- Born: February 4, 1884 Bethlehem, Pennsylvania, US
- Died: September 13, 1977 (aged 93) South Nyack, New York, US
- Education: Princeton University; Union Theological Seminary;
- Spouses: Helen Augusta Bangs ​ ​(m. 1910; died 1912)​; Kathleen Whitaker ​(m. 1922)​;
- Relatives: Francis Bowes Sayre Sr. (brother)
- Religion: Christianity (Anglican)
- Church: Episcopal Church (United States)
- Ordained: 1911 (deacon); 1912 (priest);

= John Nevin Sayre =

American activist

John Nevin Sayre (February 4, 1884 – September 13, 1977) was an American Episcopal priest, peace activist, and author.

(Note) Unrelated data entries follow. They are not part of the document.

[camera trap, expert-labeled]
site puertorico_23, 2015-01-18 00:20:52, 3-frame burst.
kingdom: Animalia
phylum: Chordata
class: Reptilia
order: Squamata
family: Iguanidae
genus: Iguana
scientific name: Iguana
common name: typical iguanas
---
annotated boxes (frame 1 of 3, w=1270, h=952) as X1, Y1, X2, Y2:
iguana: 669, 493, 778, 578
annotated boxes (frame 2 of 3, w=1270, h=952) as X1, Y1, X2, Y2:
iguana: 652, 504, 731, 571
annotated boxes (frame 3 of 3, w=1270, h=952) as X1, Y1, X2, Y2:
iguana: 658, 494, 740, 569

He was an active member of the Fellowship of Reconciliation (FOR) and helped found the Episcopal Pacifist Fellowship (now the Episcopal Peace Fellowship). The US State Department official Francis Bowes Sayre Sr. was his brother.

==Reputation==
Sayre promoted peace and supported conscientious objectors throughout the world through magazines he edited (The World Tomorrow and Fellowship), books that he wrote, and various peace organizations he belonged to or founded.

==Academics==
Sayre taught nonviolent techniques at the Brookwood Labor College.

==Hiss Case==
Whittaker Chambers's wife Esther Shemitz and her friend Grace Lumpkin worked for Sayre on the staff of The World Tomorrow magazine during the 1920s.

Later, Sayre's brother Francis Bowes Sayre Sr. had Alger Hiss reporting to him at the State Department, then declined to testify on Hiss's behalf.